Deep Fry Your Deviled Eggs For Game-Changing Textures

Just when you think there can't possibly be any more variations on one of the most perfect snacks, the deviled egg, something new comes along. Unlike other deviled egg recipes in which the yolk gets mixed, combined, and smashed with a slew of other ingredients to create a brand new flavor, this time deep frying is involved, adding an entirely new texture to the humble deviled egg.

If you're picturing a fully assembled deviled egg getting dunked in batter and then fried, don't worry, that's not the method here. Instead, the elements of the popular dish are deconstructed a bit, prepared, and then put back together again. The great thing about deep-fried deviled eggs is that you can take any deviled egg flavor and incorporate it into this method because the yolk mixture is treated as normal here. It's just the egg whites that get the star treatment. So if you love your deviled eggs with truffles and caviar, you'll love them even more once they're deep-fried.

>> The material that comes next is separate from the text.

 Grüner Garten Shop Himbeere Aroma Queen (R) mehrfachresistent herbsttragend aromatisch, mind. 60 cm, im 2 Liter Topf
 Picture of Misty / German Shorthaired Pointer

Only the egg whites get fried

To make fried deviled eggs, go ahead and begin the process like you're making a standard deviled egg recipe. Hard boil your eggs, let them cool, peel them, halve the eggs lengthwise, and separate the egg yolks from the whites. Make your deviled egg filling however you like with whatever flavors are your favorite and set the mixture aside. 

Turning your attention to the egg whites, you're going to treat them like any other piece of protein that you'd deep fry: dredge them in flour and shake off the excess, fully dunk them in beaten egg, and finally dredge them in panko bread crumbs. Get your frying oil nice and hot and fry the coated whites until they are golden brown. Drain the fried whites on paper towels and then fill the hollows with the egg yolk mixture and garnish as desired.

You will have the delicious flavor of your favorite deviled eggs with a super satisfying layer of crunch. Together with that cool, creamy filling, it's a winning combination. It's a bit more labor intensive than making standard deviled eggs, but this crispy twist on a party favorite is so delicious and unexpected, we think you'll agree that it's well worth the extra effort.